Voices of several people, doctors and nurses and aides, whomever… chatting about politics and telling jokes and wondering aloud what's for dinner…

This is the soundtrack for the birth of our child -- a miracle yanked from my bloody belly into mundane conversations and necesary comments:

“It’s a boy…”

Where is he? Can I get up now? Who has him? He’s crying and I’m crying and there are Andy’s eyes again, and he is holding our son so I can see… I whisper “he’s a peanut,” and we smile.


I’ve often heard people say that if given the choice, they’d rather have a top-notch, experienced surgeon with no bedside manner than a far-less-experienced doc bearing hugs and lollipops. But I'd almost rather have had Dr. Reider perform his first-ever Caesarean on me than be cut open by that much-experienced surgeon, all faceless and functional.

The birth of my child was a miracle – a sacred event. Don’t get me wrong; I wasn’t expecting absolute silence for the show, or gifts of frankincense and myrrh, but a respectful atmosphere would have been nice. Hospital staffs surely bring babies into the world every day, making labor and delivery commonplace. I only gave birth once, though, and it all seemed pretty remarkable to me. Couldn't I at least have gotten a "congratulations?"
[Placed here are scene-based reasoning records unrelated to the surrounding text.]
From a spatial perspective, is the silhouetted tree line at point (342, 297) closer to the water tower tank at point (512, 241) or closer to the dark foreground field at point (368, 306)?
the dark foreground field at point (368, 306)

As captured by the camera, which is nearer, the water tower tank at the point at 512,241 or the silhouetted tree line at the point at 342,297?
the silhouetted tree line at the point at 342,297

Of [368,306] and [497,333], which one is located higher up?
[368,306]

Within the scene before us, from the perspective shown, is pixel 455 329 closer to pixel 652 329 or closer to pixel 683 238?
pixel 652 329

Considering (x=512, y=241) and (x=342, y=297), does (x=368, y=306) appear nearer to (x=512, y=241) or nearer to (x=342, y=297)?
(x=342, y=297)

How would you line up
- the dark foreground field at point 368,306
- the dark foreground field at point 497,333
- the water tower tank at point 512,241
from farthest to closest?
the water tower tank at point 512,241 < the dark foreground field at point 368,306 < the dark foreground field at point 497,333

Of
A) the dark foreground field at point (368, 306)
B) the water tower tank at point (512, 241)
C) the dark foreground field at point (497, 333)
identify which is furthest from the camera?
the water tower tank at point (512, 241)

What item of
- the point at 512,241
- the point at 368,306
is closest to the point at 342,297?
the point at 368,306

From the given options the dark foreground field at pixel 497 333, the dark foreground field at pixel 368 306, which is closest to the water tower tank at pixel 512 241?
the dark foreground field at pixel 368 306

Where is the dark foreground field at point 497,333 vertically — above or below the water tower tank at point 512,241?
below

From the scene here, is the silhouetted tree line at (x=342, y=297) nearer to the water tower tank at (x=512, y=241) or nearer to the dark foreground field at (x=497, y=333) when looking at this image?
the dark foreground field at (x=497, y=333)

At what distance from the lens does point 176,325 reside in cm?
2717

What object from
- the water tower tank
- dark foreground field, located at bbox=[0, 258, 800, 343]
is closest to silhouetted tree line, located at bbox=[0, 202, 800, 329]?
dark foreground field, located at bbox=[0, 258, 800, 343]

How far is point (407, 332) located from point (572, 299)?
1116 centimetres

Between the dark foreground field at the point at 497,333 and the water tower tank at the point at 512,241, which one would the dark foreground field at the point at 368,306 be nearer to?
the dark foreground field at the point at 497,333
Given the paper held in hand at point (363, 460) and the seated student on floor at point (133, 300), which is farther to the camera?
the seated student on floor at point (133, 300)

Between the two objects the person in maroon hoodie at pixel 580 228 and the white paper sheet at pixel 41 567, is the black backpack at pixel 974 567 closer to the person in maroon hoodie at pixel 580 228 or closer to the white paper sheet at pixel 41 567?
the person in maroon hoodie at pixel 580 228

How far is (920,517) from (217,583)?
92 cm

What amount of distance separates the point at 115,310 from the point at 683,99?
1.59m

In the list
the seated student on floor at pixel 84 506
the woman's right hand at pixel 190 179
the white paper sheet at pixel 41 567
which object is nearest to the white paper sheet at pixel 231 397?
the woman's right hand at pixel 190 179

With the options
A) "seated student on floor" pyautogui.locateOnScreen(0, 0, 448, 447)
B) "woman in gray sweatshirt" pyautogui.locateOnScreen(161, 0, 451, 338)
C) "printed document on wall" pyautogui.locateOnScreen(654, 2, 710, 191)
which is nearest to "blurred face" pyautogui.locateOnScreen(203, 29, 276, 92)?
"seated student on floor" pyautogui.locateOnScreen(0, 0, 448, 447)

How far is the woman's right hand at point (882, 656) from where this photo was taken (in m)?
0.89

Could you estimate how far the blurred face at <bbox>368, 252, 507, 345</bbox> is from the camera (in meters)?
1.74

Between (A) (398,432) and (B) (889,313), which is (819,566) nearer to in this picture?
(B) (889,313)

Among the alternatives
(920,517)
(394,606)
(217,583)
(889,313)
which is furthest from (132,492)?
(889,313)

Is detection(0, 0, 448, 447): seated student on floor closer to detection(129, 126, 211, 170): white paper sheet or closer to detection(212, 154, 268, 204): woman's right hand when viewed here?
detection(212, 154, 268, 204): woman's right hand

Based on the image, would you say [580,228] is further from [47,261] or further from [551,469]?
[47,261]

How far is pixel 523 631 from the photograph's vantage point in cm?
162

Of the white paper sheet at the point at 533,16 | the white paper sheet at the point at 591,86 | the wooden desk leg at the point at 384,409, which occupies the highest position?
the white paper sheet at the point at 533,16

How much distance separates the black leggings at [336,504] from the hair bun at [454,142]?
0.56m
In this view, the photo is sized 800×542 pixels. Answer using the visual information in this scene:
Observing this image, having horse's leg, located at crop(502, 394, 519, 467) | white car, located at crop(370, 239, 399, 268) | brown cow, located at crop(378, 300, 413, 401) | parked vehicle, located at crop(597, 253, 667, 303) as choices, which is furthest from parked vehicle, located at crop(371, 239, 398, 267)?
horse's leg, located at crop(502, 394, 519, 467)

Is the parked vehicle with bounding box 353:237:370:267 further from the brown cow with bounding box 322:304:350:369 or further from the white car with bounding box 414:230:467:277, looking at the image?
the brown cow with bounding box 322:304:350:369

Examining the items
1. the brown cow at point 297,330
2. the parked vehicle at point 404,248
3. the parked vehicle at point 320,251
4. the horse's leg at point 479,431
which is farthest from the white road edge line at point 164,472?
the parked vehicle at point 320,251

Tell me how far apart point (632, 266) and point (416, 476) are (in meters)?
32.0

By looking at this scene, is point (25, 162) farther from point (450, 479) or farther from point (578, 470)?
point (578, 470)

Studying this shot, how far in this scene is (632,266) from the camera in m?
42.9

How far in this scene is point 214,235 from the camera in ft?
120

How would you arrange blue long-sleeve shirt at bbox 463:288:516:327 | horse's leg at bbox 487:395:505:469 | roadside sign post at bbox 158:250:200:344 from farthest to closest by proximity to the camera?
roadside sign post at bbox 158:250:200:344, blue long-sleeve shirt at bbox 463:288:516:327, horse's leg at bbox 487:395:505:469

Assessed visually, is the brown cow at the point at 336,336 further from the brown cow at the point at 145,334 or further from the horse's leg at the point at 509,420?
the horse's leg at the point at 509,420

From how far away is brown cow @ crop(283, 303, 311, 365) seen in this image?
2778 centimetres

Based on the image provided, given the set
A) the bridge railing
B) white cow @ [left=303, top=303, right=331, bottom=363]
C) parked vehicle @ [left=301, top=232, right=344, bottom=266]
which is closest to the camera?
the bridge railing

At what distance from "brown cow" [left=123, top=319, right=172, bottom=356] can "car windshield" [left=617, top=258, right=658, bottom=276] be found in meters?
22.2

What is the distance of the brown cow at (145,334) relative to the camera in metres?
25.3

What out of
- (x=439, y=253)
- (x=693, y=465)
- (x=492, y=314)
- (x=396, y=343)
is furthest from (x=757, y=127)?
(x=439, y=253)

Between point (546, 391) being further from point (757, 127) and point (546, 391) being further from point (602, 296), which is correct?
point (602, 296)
Had Dr. Reider been right there, and a roomful of people like him, I think it would have been a whole different experience. Although I don’t want to revisit my son’s birth with anything but joy, I sometimes imagine how much greater would be the joy of delivering my son with a doctor, not by one.

I'm grateful there are still physicians like Dr. Reider out there. I love that he knows and treats my family, and I’m especially thrilled to know he teaches medical students, surely stressing the practice of mindful medicine – one which utilizes knowledge stored in the heart as well as the brain.